“These people have taken to the streets to support reforms and stand against sectarianism and partnership. Muqtada al-Sadr has two options: siding with the government or the street,” one young protester told Rudaw.
The Iraqi parliament has approved 14 ministers from Abdul-Mahdi’s cabinet, but eight posts are being run by acting ministers while parties argue over the nominees.
The security portfolios are the most problematic. Shiites have fallen out over the Interior Ministry and Sunnis have done the same over the Defence Ministry.
Kurdish parties – the Kurdistan Democratic Party (KDP) and the Patriotic Union of Kurdistan (PUK) – are also rowing over the Ministry of Justice.

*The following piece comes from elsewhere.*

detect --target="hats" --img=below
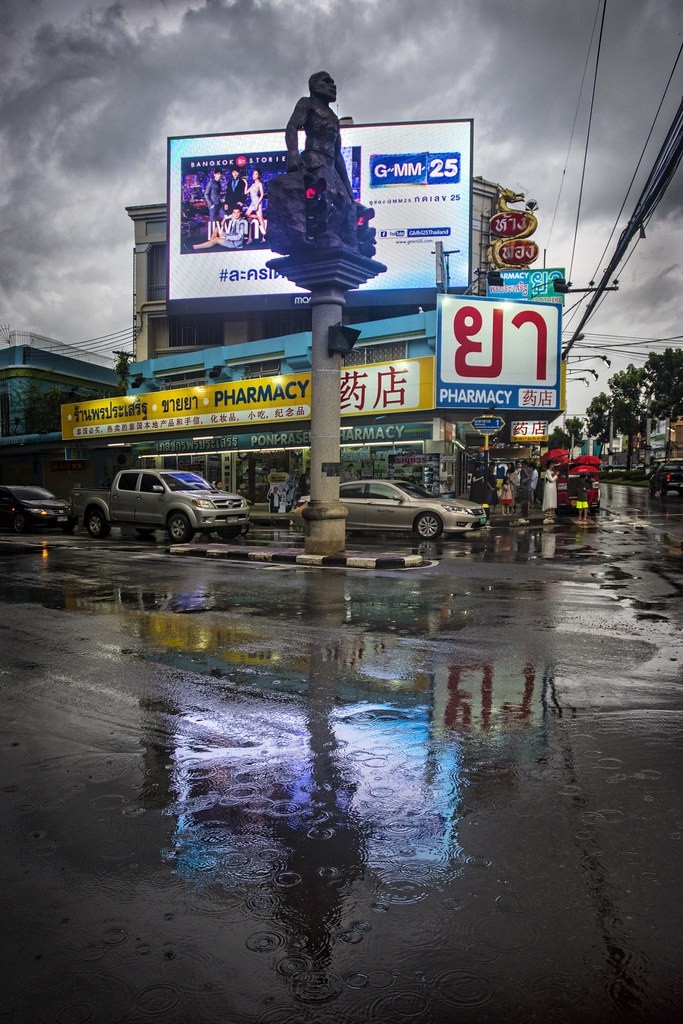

Abdul-Mahdi recently admitted that it is not in his power to resolve these disputes because they are decision to be made by the parties, not him.
Protesters also demanded that the government be free from external influence.
“Our decisions are Iraqi and our neighbors are our friends, not leaders” was a common slogan at the demonstration.
An elderly protester expressed worry that neighboring countries were trying to intervene in Iraq’s affairs, saying, “The government has to be 100 percent Iraqi and the neighboring countries should not intervene in the formation of the government.”
Basra demands a governor
Protests also took place in Basra on Friday. Demonstrators gathered in front of the provincial council building, preventing 35 staff from leaving. They called on the council to elect a new governor.
The council tried to hold an extraordinary meeting to elect a new governor, but failed to meet the quorum.
Former governor Asaad al-Eidani recently left the office – he was elected to the parliament.